4. A l'appui de leur requête, M. C et Mme D font valoir que, contrairement à ce qui a été retenu par la CAF, la preuve de leur vie commune n'a pas été régulièrement apportée et que la procédure suivie ne les a pas mis à même de faire valoir leurs arguments sur ce point. Toutefois, et alors que les indus dont le tribunal est compétemment saisi en l'espèce peuvent ainsi trouver leur fondement dans les seules dispositions précitées des articles L. 542-2 et L. 831-2 du code de la sécurité sociale, il n'est pas contesté que, comme le relève et en justifie la CAF défenderesse, les requérants sont les seuls associés, à hauteur respectivement de 30% et de 70% de ses parts, de la société civile immobilière qu'ils ont constituée entre eux au mois de février 2011 et qui est propriétaire de la maison d'habitation dans laquelle se trouvent les logements qu'ils disent distincts et au titre desquels les allocations en litige ont été versées. Dans ces conditions et alors que, pour l'application des dispositions de l'article L. 553-2 du code de la sécurité sociale faisant obstacle à ce qu'une remise d'un indu d'aide au logement soit accordée en cas de manœuvre frauduleuse ou de fausses déclarations de l'allocataire, la déclaration des intéressés selon laquelle ils n'entretenaient aucun lien avec le propriétaire de leur logement révèle en l'espèce une volonté de dissimulation de leur part justifiant le rejet par la directrice de la CAF de la demande de remise de dette qui lui avait été soumise, les conclusions dirigées contre la contrainte du 10 décembre 2020 doivent être rejetées.

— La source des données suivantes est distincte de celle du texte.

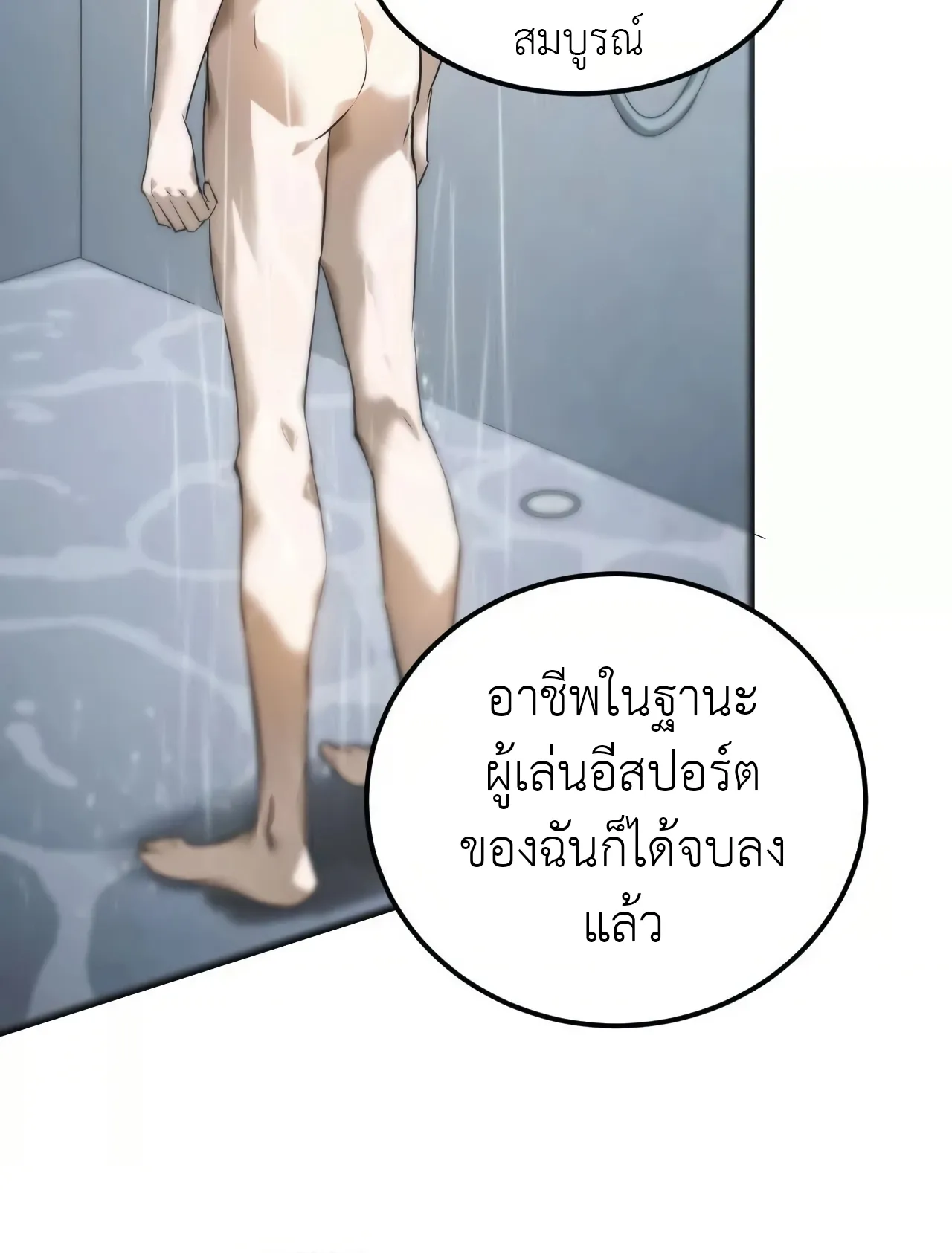 Unparalleled in the Online Gaming World ตอนที่ 2 หน้า 36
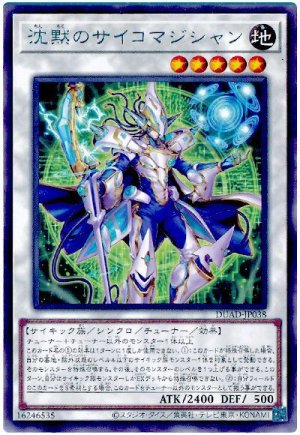 画像1: 沈黙のサイコマジシャン【レア】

Sur les frais liés au litige :

5. Les dispositions de l'article L. 761-1 du code de justice administrative font obstacle à ce qu'il soit fait droit aux conclusions des requérants dirigées contre la CAF du Rhône, qui n'est pas partie perdante. Alors qu'il n'est pas fait état de dépens et que les dispositions de l'article R. 133-6 du code de la sécurité sociale mettent à la charge du débiteur dont l'opposition est rejetée les frais de signification qui sont invoqués, les conclusions de la CAF du Rhône tendant à ce que le tribunal mette ces frais et dépens à la charge des requérants sont dépourvues d'objet et doivent être rejetées.

D E C I D E :

Article 1er : En tant que cette contrainte est relative à des indus d'allocations familiales, d'allocation de soutien familial et d'allocation de rentrée scolaire, les conclusions de la requête n° 2101381 dirigées contre la contrainte du 10 décembre 2020 sont rejetées comme portées devant un ordre de juridiction incompétent pour en connaître.

Article 2 : Le surplus des conclusions des parties est rejeté.

Article 3 : Le présent jugement sera notifié à M. A C et Mme E D ainsi qu'à la Caisse d'allocations familiales du Rhône.

Rendu public par mise à disposition au greffe le 25 janvier 2023.

Le magistrat désigné,

A. B

Le greffier,

Y. Mesnard

La République mande et ordonne au ministre de la transition écologique et de la cohésion des territoires en ce qui le concerne, ou à tous commissaires de justice à ce requis en ce qui concerne les voies de droit commun contre les parties privées, de pourvoir à l'exécution de la présente décision.